Cobalt-doped tapes have high MOL levels and generally greater sensitivity than chrome tapes (partly due to higher packing densities), and the fact that the playback meters showed higher output gave them a distinct marketing advantage. They did suffer from higher initial noise levels and increasing noise over time ("delta noise") as well as some loss in short wavelength response due to magnetostrictive effects from capstan/pinch roller pressures. Most had very good resistance to print-through except TDK's SA-X tape which was formulated to beat BASF's claim of "world's quietest tape" for its chrome tapes. TDK probably milled the particles to tiny sizes for lower noise, but that would run the risk of too many crystals with paramagnetic properties that would lead to instability. Cobalt-doped tapes were often more prone to rub-off than chrome tapes, which were noted for the clean running properties. BASF made the intial IEC reference tape using a chrome formulation. In the 1990's BASF changed the IEC II standard using a ferric cobalt formulation.
Type III -- a combination of a ferric oxide base and a chrome upper layer for increased high frequency sensitivity and a low noise floor, ferric-chromes had amazing MOL levels at 315 Hz (due to high packing densities) and the same low noise floor of chrome tapes. But that's all. Their mid-range output levels were quite low, and their SOL levels were very poor due to the imbalance of short wavelength flux penetrating below the thin chrome layer and reaching self-erasure in the ferric base. Both BASF and Sony made ferric-chrome tape; Sony made the IEC III reference tape.
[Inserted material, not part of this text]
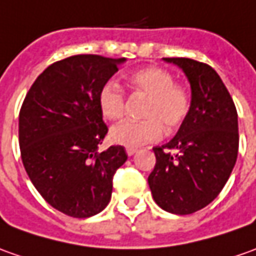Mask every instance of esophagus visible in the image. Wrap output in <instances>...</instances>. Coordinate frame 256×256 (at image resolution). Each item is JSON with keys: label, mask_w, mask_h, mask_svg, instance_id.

Type IV -- a pure metal pigment tape "reintroduced" by 3M with its Metafine formulation (BASF's iron carbonyl from 1934 was actually the first metal pigment), metal tape had enormous levels of output compared to all other formulations. It needed it. The noise levels were also the highest, probably because the particles were so difficult to disperse and orient in manufacturing. The resulting S/N at 315 Hz was often only slightly better than the best Type I or Type II tapes, but the SOL levels of metal tape were substantially better than any others. TDK made the IEC IV reference tape.